EXERCISE REQUIREMENTS: Extract each line of the records below that contains the word "located".

────────────────────────────────────────

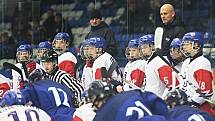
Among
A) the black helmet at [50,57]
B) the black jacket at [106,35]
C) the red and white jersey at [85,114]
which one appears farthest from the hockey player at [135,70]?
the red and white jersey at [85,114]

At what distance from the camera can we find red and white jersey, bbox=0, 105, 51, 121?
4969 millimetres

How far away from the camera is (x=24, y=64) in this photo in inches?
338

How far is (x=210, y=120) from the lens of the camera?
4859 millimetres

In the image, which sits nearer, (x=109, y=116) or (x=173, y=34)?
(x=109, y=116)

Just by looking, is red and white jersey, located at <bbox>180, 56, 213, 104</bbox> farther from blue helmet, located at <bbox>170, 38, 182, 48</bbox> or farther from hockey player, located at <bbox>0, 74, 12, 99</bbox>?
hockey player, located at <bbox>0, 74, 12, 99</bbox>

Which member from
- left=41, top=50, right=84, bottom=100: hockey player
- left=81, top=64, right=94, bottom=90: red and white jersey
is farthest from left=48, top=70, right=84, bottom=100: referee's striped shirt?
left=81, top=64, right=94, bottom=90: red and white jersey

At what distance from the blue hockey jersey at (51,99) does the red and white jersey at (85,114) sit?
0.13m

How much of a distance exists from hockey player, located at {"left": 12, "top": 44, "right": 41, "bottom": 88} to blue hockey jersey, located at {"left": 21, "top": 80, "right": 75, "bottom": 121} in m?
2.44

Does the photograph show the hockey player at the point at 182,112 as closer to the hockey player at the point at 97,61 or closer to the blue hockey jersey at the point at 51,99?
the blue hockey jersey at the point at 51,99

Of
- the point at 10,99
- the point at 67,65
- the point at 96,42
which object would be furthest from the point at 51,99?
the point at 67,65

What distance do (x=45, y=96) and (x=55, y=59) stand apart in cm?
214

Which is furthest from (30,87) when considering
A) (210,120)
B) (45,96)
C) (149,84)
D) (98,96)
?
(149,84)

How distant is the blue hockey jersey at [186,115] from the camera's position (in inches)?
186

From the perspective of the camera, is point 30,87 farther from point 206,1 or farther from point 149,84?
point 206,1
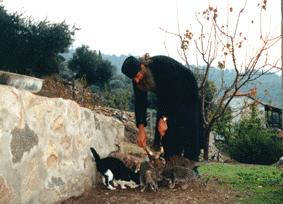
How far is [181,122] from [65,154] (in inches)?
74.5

────────────────────────────────────────

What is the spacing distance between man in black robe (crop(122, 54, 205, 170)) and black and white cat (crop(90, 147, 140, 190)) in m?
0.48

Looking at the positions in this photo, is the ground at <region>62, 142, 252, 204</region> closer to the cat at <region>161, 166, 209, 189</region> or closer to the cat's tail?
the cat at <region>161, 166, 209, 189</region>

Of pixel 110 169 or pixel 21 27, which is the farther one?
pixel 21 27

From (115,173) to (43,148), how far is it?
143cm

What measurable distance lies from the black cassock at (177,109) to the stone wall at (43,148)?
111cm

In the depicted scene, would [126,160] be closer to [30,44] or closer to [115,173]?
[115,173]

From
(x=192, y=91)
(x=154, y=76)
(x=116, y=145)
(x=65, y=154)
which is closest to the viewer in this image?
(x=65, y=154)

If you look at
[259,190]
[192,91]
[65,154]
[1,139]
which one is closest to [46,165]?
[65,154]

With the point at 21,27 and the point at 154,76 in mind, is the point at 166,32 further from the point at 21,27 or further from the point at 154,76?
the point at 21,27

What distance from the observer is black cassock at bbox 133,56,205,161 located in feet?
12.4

────────────────────────────────────────

ANSWER BELOW:
Just by looking, is red and white jersey, located at <bbox>180, 56, 213, 104</bbox> farther from blue helmet, located at <bbox>170, 38, 182, 48</bbox> or farther from hockey player, located at <bbox>0, 74, 12, 99</bbox>?
hockey player, located at <bbox>0, 74, 12, 99</bbox>
How much of a distance exists from hockey player, located at {"left": 12, "top": 44, "right": 41, "bottom": 88} to blue hockey jersey, located at {"left": 21, "top": 80, "right": 75, "bottom": 121} in m?
What distance from the observer is black cassock at bbox 133,56,205,161 located in feet?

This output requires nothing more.